Since, in the relaxed state of the main body of the spring, the overlapping turn sections of successive turns are radially spaced from each other by gaps, the coated spring also shows gap SP between radially successive turns W _n , W _{n +} i in the relaxed state, as in FIG. 4 shown. The mutually assigning surfaces of the second layers S2 cause, even when abutting the spring used in the scissors, in particular with the addition of friction-reducing material, a low mutual friction, so that during operation of the scissors on the one hand a smooth running is guaranteed and on the other a mutual Damage to the coating remains low.

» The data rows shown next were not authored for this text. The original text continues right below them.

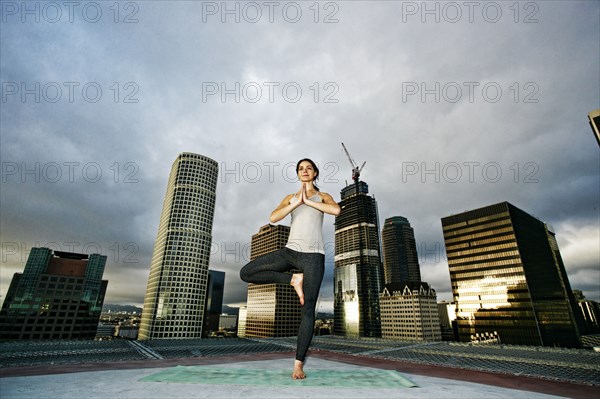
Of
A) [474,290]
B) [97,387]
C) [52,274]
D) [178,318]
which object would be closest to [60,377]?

Fig. 5 shows two partially overlapping, successive turns W _n , W _{n +} i of the spiral winding of the spring as a section of a section in a Winding axis WA of the relaxed spring-containing cutting plane. In Fig. 5 is particularly shown that the steel base body GK of the spring by manufacture during punching small, sharp burrs GR may have. These are covered by the materials applied in the flowable state for the layers S1 and S2 and thereby rounded off, so that even when successive turns of the coated spring lie against one another, the ridges GR no longer damage the respectively opposite surface. The sheet thickness of the body GK is typically about 0.15-0.4 mm, the initial radial width of the column of uncoated spring at about 0.1 - 0.3 mm. The layer thicknesses of the first and the second layer are, for example, about 0.004 mm in each case on the finished coated spring. The features indicated above and in the claims, as well as the features which can be seen in the figures, can be implemented advantageously both individually and in various combinations. The invention is not limited to the exemplary embodiments described, but can be modified in many ways within the scope of expert knowledge.

Claims

claims: 1 . Pruning shears with a Rebscherenfeder, the Rebscherenfeder has a spiral-wound from a flat blank metallic base body (GK) made of spring steel, on which on both opposite surfaces, a first layer (S1) with anti-corrosive particles and on this in each case a second layer (S2) is deposited from a different material from the first layer. 2. secateurs according to claim 1, characterized in that the second layer is designed to reduce friction. 3. secateurs according to claim 2, characterized in that the second layer contains embedded in a base material particles of friction-reducing material. 4. Secateurs according to one of claims 1 to 3, characterized in that the second layer is colored. 5. Secateurs according to claim 4, characterized in that the corrosion-protecting particles of the first layer are at least predominantly platelet chenförmig flat. 6. Secateurs according to one of claims 1 to 5, characterized in that the corrosion-protective particles contain zinc. 7. A method for producing a pruning shears for pruning shears according to claim 1, characterized in that after spirally winding a steel base body on its surface successively a corro- sion-protecting first layer and on this one from a different layer from the first layer second layer are generated, wherein after completion of the second layer whose radially facing surfaces are spaced from each other by radial gaps.